FDP und Grüne fordern Stopp der Überwachungspläne für Smarthome-Geräte

Die Daten von Sprachassistenten wie Amazons Alexa interessieren jetzt auch die deutschen Innenminmister.
Bild: Elaine Thompson/AP, dpa

Exklusiv Die Innenminister der Länder denken darüber nach, Smarthome-Geräte wie Alexa abzuhören. Die FDP fordert jetzt das Justizministerium zum Handeln auf.

Vor der Innenministerkonferenz von Bund und Ländern wächst die Kritik an einem möglichen staatlichen Zugriff auf Daten digitaler Sprachassistenten. „Die Überwachung des privaten Wohnraums durch digitale Geräte wie Alexa ist ein unverhältnismäßiger Eingriff in die Unverletzlichkeit der Wohnung“, sagte der FDP-Innenexperte  Konstantin Kuhle unserer Redaktion. „Die Innenminister dürfen bei der Prüfung der Beweissicherung in der digitalen Welt keinen immer weiter reichenden Abbau der Privatsphäre betreiben“, betonte er. Der FDP-Abgeordnete forderte vom SPD-geführten Bundesjustizministerium, „den weitreichenden Überwachungsplänen der Innenminister eine Absage“ zu erteilen.
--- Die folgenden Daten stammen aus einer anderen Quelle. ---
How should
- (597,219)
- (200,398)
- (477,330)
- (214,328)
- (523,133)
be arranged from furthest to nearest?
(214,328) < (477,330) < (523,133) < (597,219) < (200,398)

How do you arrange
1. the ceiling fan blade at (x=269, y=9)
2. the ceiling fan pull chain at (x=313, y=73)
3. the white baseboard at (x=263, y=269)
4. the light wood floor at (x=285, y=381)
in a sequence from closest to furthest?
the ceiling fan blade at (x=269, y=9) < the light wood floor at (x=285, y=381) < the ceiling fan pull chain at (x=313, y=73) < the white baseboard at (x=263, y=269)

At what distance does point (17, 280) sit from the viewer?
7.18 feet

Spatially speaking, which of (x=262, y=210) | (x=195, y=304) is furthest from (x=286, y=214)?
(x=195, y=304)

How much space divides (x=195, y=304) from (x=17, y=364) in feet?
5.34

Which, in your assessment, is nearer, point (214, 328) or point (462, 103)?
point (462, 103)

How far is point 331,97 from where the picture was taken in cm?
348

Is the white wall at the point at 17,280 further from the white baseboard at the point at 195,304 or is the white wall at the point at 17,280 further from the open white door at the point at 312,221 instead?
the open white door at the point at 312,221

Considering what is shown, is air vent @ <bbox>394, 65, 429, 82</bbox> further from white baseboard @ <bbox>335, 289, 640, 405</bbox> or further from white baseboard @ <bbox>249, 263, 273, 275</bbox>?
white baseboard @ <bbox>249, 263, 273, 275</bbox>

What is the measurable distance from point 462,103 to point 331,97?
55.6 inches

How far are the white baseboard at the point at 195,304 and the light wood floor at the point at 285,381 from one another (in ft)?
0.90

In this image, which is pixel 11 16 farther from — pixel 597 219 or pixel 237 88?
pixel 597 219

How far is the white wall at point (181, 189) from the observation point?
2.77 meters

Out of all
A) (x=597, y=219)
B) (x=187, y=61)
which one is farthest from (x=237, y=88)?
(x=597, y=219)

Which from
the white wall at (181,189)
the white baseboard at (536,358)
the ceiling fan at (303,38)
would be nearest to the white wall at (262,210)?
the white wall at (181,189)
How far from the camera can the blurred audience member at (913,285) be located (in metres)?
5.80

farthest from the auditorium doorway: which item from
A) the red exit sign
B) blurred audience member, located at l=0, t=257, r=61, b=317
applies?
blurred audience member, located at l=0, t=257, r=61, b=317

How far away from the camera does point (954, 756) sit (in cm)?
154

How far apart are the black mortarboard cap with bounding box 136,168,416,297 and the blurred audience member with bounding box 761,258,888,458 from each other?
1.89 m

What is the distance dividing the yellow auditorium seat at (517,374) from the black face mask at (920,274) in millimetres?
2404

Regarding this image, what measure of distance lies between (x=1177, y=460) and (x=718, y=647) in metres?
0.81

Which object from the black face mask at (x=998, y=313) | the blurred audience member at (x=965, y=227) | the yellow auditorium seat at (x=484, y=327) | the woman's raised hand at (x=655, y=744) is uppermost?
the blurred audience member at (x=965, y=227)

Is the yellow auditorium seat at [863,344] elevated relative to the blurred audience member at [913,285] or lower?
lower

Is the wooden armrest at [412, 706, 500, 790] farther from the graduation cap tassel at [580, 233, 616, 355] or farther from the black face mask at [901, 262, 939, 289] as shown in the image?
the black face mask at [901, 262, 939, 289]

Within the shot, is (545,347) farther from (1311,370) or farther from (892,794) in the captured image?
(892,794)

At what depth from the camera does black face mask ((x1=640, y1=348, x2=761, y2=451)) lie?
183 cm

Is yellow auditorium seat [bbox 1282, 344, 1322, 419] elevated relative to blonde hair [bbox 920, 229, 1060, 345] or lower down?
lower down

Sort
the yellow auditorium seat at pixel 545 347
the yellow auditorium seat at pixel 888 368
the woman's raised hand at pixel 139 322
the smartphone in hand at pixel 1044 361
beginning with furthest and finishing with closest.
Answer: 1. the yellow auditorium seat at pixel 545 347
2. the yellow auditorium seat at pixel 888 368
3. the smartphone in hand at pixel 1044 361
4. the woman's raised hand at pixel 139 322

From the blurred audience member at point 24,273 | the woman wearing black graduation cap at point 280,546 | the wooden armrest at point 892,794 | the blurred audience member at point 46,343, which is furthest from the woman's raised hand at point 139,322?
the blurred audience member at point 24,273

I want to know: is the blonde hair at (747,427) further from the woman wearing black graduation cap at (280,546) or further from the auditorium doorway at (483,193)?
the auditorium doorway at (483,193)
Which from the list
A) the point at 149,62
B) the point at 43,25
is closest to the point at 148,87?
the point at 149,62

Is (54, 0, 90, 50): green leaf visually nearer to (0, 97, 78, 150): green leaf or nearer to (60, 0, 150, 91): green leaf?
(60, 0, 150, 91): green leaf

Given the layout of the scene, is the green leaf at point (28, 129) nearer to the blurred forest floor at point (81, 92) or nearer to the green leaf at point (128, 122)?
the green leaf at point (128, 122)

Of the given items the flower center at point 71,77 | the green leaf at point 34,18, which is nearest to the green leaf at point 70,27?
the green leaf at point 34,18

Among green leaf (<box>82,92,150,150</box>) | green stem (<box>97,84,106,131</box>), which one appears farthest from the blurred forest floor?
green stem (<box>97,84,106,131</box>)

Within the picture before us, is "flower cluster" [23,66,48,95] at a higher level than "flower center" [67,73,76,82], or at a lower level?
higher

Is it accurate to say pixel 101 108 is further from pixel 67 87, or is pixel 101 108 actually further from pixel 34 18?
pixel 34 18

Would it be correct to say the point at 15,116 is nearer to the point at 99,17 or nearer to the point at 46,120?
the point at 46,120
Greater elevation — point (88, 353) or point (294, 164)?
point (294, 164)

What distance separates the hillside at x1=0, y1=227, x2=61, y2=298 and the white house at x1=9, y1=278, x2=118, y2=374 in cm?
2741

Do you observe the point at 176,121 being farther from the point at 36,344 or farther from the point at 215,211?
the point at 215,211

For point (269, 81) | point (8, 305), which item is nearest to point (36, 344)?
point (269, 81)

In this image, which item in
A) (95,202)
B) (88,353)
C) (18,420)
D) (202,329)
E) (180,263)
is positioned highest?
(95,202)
Grüne werfen der Bundesregierung Untätigkeit bei der IT-Sicherheit vor

Auch der Grünen-Innenexperte Konstantin von Notz kritisierte die Pläne. „Die jüngsten Überlegungen von Horst Seehofer, digitale Spuren von internetfähigen Geräten in Privathaushalten auch als Beweismittel vor Gericht zu verwenden, sind bestenfalls extrem unausgegoren“, sagte der Grünen Politiker unserer Redaktion. Von Notz warf der Bundesregierung zugleich Untätigkeit bei der Sicherheit von Geräten für das sogenannte Internet der Dinge vor. „Statt millionenfacher Wanzen und unsicheren Smart-Home-Geräten im privatesten Lebensbereich brauchen wir sichere Geräte und klare rechtliche Vorgaben“, betonte er.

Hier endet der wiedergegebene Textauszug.